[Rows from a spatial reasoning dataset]
══════════════════════════════
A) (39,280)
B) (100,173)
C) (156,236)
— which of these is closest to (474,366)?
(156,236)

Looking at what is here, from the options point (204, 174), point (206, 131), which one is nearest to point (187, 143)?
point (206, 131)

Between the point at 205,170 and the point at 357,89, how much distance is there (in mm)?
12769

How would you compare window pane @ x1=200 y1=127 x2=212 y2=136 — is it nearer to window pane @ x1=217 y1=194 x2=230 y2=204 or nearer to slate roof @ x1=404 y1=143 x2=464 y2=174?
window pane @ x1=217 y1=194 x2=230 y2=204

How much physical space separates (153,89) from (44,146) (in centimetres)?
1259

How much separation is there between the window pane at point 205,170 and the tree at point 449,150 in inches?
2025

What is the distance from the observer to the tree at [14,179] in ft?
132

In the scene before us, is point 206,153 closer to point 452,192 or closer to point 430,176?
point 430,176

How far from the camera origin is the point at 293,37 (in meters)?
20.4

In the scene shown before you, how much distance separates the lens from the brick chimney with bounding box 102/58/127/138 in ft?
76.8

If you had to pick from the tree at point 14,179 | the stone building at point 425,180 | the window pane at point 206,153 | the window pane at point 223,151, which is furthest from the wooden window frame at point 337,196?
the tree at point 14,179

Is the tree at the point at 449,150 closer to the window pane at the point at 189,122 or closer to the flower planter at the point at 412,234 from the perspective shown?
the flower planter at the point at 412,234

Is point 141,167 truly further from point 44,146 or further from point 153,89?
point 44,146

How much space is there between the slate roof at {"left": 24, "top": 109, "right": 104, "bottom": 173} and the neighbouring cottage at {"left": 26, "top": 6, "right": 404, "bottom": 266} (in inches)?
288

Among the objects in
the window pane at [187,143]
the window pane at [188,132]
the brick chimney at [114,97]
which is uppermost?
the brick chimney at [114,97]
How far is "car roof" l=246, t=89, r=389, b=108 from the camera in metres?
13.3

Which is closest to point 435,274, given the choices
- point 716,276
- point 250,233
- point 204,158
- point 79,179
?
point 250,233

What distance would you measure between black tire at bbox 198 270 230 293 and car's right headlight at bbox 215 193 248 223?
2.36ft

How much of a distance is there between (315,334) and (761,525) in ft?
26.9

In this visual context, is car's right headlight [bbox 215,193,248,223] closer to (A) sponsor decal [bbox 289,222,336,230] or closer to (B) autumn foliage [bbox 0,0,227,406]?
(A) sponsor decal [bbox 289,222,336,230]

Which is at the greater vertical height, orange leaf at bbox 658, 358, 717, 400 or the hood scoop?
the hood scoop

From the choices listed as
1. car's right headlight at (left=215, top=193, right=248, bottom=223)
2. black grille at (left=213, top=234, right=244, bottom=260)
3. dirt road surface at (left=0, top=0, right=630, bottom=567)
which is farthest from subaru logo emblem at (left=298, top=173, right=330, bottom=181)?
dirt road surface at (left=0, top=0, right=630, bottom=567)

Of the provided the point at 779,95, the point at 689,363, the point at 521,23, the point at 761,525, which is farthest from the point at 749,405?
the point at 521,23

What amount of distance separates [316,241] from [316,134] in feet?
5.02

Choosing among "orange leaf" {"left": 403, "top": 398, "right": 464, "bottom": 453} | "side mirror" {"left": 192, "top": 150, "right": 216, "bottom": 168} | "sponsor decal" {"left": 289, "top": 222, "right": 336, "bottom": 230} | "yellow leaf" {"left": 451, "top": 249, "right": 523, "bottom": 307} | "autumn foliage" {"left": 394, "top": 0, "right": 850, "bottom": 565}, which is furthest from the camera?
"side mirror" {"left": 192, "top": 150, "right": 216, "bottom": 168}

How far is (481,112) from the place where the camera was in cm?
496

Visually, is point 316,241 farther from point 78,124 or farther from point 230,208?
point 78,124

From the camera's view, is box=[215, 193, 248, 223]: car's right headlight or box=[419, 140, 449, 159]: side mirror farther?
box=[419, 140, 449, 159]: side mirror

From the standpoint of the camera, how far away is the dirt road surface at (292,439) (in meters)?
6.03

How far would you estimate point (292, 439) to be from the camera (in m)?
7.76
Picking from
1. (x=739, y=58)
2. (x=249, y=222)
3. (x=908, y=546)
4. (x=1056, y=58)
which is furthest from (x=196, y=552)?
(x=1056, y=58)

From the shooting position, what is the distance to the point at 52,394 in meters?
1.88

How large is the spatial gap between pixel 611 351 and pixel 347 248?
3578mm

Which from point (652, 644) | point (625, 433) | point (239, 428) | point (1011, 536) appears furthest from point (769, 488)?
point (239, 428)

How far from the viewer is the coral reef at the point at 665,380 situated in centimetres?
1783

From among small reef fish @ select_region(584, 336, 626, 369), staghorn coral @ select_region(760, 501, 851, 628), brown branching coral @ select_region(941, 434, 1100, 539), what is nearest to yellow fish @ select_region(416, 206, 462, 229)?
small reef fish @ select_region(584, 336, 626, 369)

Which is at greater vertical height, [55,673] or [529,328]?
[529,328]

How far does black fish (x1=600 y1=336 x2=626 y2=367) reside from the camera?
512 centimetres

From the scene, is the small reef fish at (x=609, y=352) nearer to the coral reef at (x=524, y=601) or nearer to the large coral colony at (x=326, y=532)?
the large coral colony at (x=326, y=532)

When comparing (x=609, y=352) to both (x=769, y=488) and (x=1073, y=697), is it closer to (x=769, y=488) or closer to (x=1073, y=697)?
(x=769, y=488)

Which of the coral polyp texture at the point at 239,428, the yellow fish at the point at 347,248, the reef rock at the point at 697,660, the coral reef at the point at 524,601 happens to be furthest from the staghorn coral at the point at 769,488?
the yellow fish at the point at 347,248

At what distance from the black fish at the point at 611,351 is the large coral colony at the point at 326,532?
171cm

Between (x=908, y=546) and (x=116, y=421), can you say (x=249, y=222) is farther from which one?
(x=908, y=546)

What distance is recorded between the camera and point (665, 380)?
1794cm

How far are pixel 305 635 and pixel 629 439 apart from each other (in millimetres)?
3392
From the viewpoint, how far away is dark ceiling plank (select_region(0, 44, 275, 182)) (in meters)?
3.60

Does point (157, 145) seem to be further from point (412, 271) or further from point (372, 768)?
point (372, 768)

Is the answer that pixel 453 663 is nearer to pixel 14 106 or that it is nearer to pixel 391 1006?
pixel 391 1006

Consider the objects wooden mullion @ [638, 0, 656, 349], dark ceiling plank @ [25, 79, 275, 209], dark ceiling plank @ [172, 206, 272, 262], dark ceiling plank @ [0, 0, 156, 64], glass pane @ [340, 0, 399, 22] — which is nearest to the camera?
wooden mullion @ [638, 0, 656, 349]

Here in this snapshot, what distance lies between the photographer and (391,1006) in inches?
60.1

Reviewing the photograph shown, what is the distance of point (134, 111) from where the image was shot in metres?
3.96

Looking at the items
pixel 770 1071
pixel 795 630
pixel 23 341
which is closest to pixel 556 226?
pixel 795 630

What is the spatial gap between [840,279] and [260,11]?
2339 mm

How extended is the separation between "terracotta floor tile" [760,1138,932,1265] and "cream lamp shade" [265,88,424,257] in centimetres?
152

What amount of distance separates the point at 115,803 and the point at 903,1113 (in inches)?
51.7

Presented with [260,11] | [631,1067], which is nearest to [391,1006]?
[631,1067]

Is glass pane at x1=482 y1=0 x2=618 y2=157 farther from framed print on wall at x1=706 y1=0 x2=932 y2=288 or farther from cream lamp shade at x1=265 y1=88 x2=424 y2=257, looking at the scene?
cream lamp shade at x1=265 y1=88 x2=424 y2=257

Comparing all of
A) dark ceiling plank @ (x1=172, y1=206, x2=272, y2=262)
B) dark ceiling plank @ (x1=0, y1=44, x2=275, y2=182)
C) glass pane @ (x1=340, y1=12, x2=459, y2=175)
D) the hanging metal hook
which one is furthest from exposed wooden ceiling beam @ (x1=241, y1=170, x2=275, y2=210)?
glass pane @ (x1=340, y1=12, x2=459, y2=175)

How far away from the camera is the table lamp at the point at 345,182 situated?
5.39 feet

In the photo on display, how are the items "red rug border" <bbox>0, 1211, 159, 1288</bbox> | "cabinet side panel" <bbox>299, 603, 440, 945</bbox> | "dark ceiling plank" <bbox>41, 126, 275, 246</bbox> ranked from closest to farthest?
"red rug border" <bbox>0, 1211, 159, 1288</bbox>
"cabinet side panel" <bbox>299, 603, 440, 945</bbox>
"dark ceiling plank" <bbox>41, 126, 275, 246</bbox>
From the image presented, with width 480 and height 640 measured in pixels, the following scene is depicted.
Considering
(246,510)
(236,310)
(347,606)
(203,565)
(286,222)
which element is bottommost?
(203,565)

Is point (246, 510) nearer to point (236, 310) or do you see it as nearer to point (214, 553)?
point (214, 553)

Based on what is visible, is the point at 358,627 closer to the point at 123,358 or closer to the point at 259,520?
══════════════════════════════
• STATED EXERCISE: Copy out every line from the one containing "From the image" to the end of the material, both ends included.

• REPLY TO THE TASK:
From the image presented, with width 480 and height 640 measured in pixels, the following scene is depicted.
Considering
(246,510)
(236,310)
(347,606)
(203,565)
(286,222)
which element is bottommost?
(203,565)

Is point (246, 510) nearer to point (236, 310) or do you see it as nearer to point (214, 553)?
point (214, 553)

Based on what is visible, is the point at 358,627 closer to the point at 123,358 or closer to the point at 259,520?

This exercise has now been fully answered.